* START *

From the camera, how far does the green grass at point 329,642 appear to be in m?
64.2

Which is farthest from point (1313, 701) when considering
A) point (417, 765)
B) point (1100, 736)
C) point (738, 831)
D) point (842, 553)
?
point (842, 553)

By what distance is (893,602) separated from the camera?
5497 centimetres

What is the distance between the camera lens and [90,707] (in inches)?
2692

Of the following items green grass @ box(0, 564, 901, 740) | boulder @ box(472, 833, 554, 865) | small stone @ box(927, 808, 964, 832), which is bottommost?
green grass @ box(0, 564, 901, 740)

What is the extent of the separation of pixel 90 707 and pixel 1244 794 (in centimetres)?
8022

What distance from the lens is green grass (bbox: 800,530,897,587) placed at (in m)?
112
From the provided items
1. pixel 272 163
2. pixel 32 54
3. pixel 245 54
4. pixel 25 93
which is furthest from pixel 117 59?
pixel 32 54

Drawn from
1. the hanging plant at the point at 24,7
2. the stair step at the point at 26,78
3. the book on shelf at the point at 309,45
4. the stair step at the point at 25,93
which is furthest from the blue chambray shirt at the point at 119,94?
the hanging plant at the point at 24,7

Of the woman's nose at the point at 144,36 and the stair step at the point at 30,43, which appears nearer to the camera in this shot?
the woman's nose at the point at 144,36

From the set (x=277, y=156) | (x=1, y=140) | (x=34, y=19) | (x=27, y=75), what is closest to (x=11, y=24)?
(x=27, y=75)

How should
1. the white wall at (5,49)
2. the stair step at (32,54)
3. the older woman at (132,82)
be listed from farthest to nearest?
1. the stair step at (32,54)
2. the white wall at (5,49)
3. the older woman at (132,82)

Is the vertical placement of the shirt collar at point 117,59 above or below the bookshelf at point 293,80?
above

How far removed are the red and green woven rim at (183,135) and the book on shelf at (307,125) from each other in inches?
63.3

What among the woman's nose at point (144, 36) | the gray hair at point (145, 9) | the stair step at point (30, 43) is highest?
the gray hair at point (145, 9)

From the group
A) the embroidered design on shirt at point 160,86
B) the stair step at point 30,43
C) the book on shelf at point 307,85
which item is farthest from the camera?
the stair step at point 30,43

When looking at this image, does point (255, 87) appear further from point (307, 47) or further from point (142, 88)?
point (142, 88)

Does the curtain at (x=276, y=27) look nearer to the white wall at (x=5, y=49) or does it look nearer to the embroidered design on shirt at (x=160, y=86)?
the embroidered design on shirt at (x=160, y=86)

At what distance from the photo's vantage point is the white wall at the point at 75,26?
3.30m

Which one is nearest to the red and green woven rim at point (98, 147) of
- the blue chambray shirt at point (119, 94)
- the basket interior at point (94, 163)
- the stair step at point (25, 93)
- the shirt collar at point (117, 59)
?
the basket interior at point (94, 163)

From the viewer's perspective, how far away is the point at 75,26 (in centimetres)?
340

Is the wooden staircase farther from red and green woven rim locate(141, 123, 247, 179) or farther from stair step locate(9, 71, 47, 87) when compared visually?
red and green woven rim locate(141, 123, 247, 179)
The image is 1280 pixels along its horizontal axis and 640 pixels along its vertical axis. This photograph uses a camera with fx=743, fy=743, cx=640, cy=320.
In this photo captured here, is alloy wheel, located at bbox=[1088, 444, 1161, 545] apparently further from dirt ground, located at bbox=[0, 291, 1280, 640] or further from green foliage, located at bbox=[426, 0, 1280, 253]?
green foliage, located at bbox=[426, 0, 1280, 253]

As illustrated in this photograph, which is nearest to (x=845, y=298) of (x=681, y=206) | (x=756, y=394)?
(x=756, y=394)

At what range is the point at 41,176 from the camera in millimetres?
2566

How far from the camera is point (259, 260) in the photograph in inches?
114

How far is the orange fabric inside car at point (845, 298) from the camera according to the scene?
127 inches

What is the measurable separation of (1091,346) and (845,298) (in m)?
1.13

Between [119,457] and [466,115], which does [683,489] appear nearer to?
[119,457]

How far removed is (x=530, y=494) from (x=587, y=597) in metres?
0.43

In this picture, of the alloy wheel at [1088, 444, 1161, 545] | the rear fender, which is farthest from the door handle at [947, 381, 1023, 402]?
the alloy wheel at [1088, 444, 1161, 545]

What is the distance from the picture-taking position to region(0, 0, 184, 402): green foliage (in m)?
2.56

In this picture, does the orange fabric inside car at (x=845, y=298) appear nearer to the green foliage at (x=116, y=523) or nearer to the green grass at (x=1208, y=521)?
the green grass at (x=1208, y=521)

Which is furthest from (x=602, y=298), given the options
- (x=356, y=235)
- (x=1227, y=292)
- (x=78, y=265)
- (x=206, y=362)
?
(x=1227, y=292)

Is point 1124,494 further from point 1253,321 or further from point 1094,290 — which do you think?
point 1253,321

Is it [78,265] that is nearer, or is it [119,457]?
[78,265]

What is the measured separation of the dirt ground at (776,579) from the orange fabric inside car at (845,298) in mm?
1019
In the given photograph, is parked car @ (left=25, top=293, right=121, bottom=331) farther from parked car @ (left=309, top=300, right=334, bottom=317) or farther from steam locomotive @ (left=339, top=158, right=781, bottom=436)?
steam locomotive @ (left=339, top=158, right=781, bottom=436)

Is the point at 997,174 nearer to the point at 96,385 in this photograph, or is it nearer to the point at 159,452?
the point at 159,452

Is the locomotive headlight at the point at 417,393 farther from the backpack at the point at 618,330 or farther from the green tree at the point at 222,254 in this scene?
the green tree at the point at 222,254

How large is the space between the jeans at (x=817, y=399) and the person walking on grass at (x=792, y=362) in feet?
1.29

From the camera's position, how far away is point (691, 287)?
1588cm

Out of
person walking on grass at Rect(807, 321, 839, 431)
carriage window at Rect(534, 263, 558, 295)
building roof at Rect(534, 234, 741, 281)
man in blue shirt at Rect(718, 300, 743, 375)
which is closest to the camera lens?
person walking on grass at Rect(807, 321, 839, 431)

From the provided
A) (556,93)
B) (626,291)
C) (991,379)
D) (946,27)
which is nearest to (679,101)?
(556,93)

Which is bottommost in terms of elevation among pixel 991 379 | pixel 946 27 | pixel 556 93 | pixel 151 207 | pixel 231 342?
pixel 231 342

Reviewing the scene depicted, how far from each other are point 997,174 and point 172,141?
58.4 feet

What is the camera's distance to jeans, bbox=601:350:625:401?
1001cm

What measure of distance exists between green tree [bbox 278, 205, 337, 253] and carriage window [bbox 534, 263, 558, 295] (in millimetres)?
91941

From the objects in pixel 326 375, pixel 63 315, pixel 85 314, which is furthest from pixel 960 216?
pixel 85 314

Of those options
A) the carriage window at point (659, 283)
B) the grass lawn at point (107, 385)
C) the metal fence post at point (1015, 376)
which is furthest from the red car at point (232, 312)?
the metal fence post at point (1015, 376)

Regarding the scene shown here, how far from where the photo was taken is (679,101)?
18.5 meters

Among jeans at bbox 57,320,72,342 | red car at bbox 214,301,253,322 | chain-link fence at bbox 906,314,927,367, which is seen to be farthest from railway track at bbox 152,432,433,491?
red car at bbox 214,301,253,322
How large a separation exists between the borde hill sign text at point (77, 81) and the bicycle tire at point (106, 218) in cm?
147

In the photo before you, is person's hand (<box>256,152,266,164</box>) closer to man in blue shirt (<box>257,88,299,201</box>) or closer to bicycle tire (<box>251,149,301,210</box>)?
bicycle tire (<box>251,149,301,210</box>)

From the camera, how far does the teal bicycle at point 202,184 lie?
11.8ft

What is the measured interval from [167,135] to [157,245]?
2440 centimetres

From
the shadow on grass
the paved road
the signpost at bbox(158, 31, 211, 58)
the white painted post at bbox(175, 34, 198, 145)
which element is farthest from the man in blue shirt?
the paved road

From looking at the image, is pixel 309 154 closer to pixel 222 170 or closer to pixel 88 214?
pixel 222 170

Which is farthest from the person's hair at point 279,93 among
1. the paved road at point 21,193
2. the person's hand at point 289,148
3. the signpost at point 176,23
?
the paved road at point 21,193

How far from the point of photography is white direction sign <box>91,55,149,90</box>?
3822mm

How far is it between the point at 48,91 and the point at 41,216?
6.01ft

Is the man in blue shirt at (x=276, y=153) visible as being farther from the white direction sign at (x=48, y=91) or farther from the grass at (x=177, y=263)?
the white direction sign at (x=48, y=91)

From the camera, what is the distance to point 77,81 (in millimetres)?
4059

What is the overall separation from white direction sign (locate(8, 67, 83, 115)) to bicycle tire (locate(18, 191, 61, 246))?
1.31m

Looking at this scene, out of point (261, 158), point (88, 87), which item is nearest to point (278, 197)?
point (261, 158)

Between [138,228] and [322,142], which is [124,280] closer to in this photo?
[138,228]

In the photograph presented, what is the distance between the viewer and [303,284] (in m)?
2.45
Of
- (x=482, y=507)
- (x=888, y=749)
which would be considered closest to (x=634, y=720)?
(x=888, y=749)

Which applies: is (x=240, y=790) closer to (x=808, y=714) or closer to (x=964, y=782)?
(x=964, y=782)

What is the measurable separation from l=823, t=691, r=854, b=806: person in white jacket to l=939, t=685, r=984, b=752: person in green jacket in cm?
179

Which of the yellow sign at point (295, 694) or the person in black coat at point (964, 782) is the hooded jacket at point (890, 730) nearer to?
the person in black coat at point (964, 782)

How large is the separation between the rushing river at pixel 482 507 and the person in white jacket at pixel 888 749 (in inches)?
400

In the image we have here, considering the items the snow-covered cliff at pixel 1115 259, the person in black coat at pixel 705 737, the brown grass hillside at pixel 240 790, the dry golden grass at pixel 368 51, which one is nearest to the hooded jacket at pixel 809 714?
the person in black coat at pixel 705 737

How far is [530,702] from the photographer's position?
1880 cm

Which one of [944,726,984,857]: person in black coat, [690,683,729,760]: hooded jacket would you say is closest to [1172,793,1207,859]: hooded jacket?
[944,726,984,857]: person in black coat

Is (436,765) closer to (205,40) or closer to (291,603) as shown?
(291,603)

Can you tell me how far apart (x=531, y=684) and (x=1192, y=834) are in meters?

* END *

Arrange the entries from the line containing "Which one of" through the end of the entries, both included, as a Markdown table with the columns Row and Line, omitting blank lines.

| Row | Line |
|---|---|
| 1 | Which one of [944,726,984,857]: person in black coat, [690,683,729,760]: hooded jacket would you say is closest to [1172,793,1207,859]: hooded jacket? |
| 2 | [944,726,984,857]: person in black coat |
| 3 | Is (436,765) closer to (205,40) or closer to (291,603) as shown? |
| 4 | (291,603) |
| 5 | Can you tell me how far apart (x=531, y=684) and (x=1192, y=834) are in meters? |